O Estado, que deveria brecar isso, não aparece e a ausência gera impunidade, como foi se viu há bem pouco tempo na Ponte Avellaneda, em Buenos Aires, onde membros de torcidas organizadas disfarçados de sindicalistas e sindicalistas que bloqueavam a passagem e de lá de cima jogaram um inválido que tentou atravessar a ponte de moto.

A polícia estava lá. E não se meteu.

Perante um governo de braços cruzados diante da violência e que tem feito da agressividade um cânon, a agressividade se propagou.

Há uma metáfora que mostra o estado das coisas: a Praça de Maio.

O lugar onde Buenos Aires nasceu e que é desde sempre nosso centro político e simbólico está cheia de barracas de pseudo veteranos de Malvinas que reivindicam ser combatentes de uma guerra que não lutaram e outras com moradores da província do Chaco, no norte do país, que reivindicam terras e que ali comem, lavam a roupa e a penduram em volta da Pirâmide de Maio.
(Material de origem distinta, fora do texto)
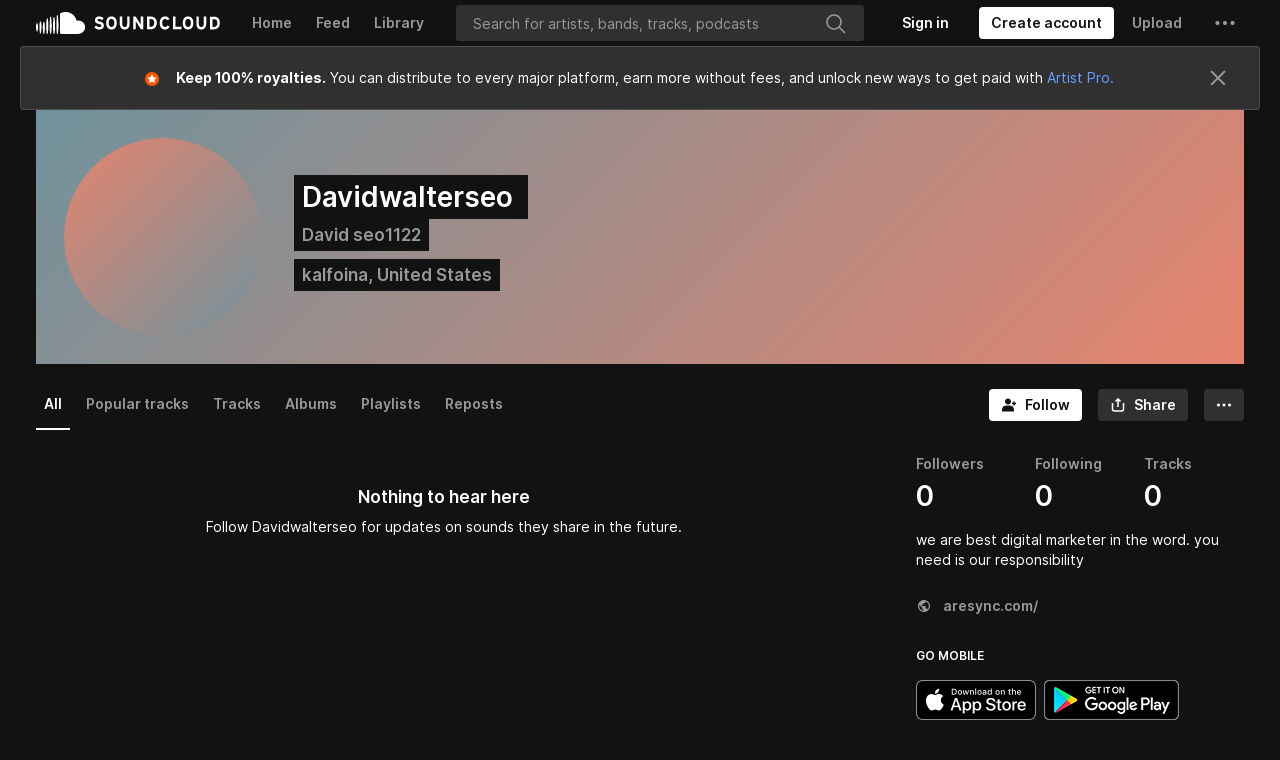

--- FILE ---
content_type: text/html; charset=utf-8
request_url: https://www.google.com/recaptcha/api2/aframe
body_size: 183
content:
<!DOCTYPE HTML><html><head><meta http-equiv="content-type" content="text/html; charset=UTF-8"></head><body><script nonce="ZADg9ols4gVFKgcEFIJ7UA">/** Anti-fraud and anti-abuse applications only. See google.com/recaptcha */ try{var clients={'sodar':'https://pagead2.googlesyndication.com/pagead/sodar?'};window.addEventListener("message",function(a){try{if(a.source===window.parent){var b=JSON.parse(a.data);var c=clients[b['id']];if(c){var d=document.createElement('img');d.src=c+b['params']+'&rc='+(localStorage.getItem("rc::a")?sessionStorage.getItem("rc::b"):"");window.document.body.appendChild(d);sessionStorage.setItem("rc::e",parseInt(sessionStorage.getItem("rc::e")||0)+1);localStorage.setItem("rc::h",'1762014509584');}}}catch(b){}});window.parent.postMessage("_grecaptcha_ready", "*");}catch(b){}</script></body></html>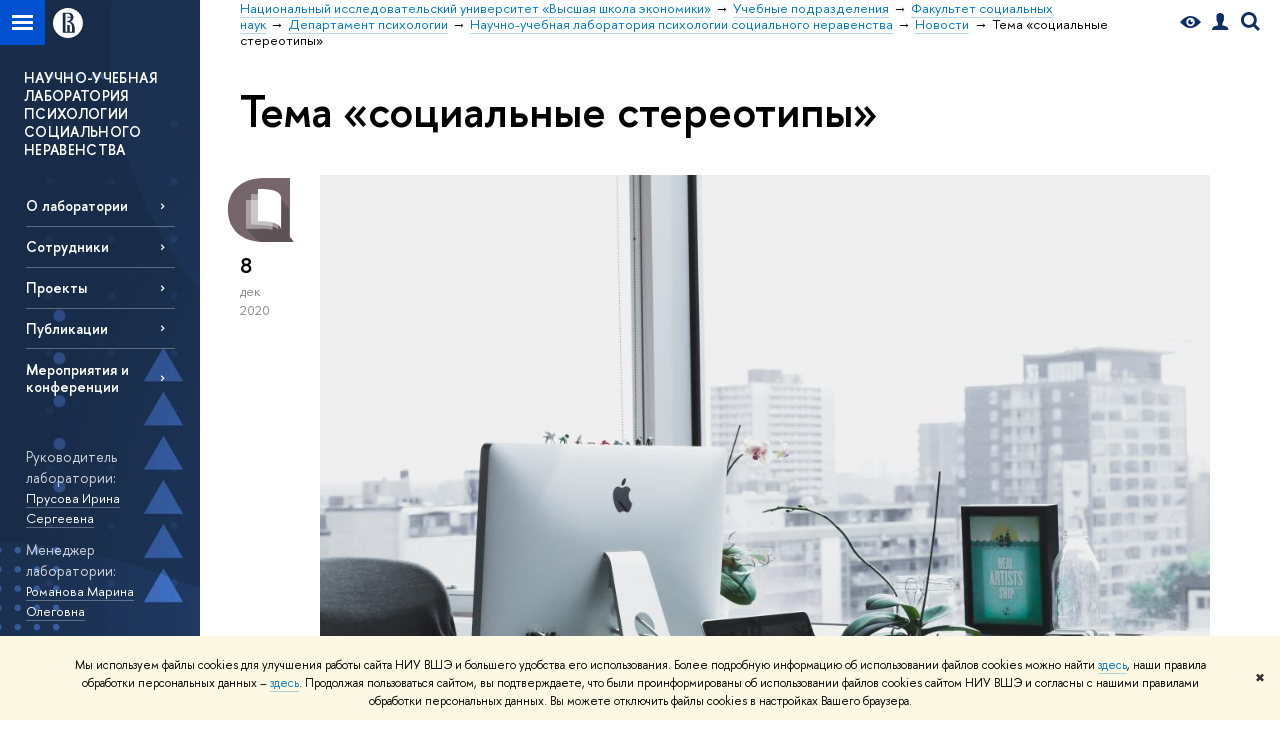

--- FILE ---
content_type: application/javascript; charset=utf-8
request_url: https://social.hse.ru/f/gtm/ip
body_size: 22
content:
window.realIP='3.144.88.36';window.dataLayer=window.dataLayer||[];window.dataLayer.push({event:'ipEvent',ipAddress:window.realIP});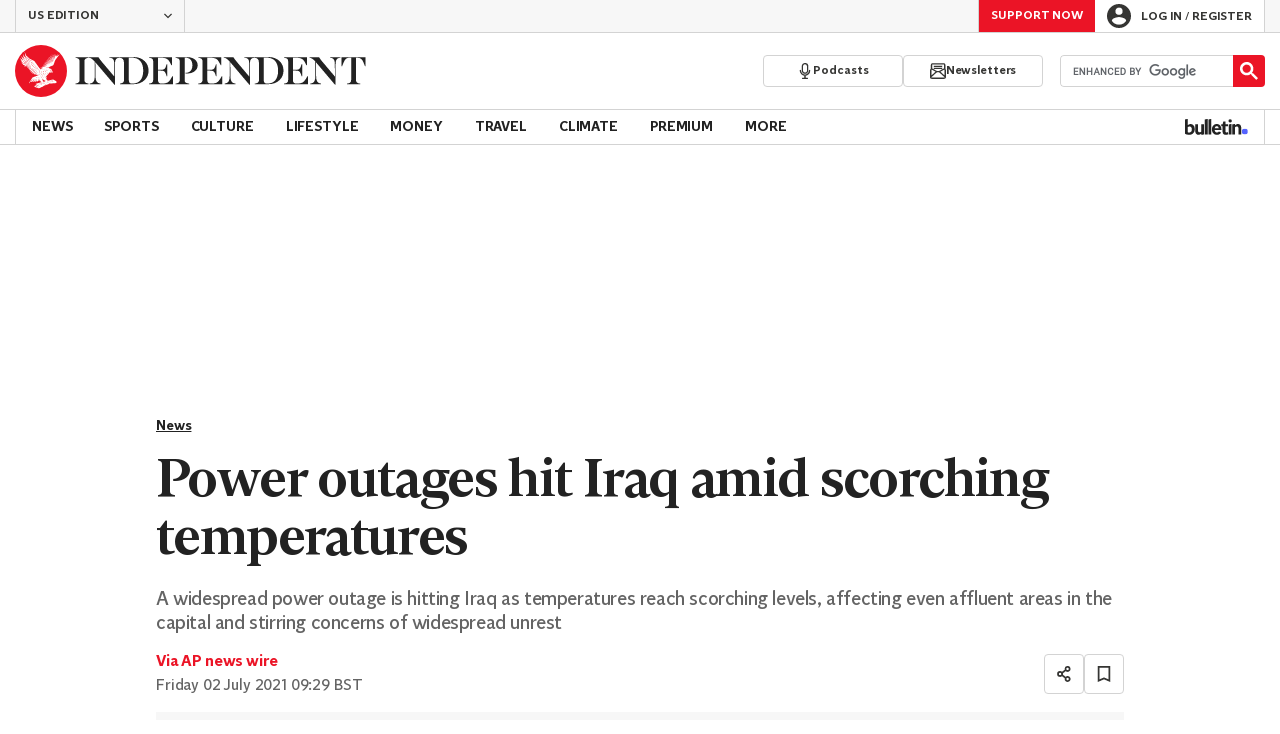

--- FILE ---
content_type: text/javascript;charset=utf-8
request_url: https://p1cluster.cxense.com/p1.js
body_size: 100
content:
cX.library.onP1('3m5zvjg0abi6k2a0hdlu73qu0g');


--- FILE ---
content_type: text/javascript;charset=utf-8
request_url: https://id.cxense.com/public/user/id?json=%7B%22identities%22%3A%5B%7B%22type%22%3A%22ckp%22%2C%22id%22%3A%22mkq0f3ojlr3kvr54%22%7D%2C%7B%22type%22%3A%22lst%22%2C%22id%22%3A%223m5zvjg0abi6k2a0hdlu73qu0g%22%7D%2C%7B%22type%22%3A%22cst%22%2C%22id%22%3A%223m5zvjg0abi6k2a0hdlu73qu0g%22%7D%5D%7D&callback=cXJsonpCB1
body_size: 187
content:
/**/
cXJsonpCB1({"httpStatus":200,"response":{"userId":"cx:22t8aimthc6py10bn8ptt44flb:xuke6yqwrdu","newUser":true}})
Mas a presidente Cristina Kirchner está mais preocupada com a praça que fica atrás da Casa Rosada, a sede da Presidência, e com a estátua de Colombo que ela mandou desmanchar.

A retirada do Estado deu lugar ao vale tudo e nesse vale tudo se expande a ilegalidade e a mais primitiva e perigosa forma de enfrentar os conflitos.

Texto originalmente publicado no site do Clarín em Português.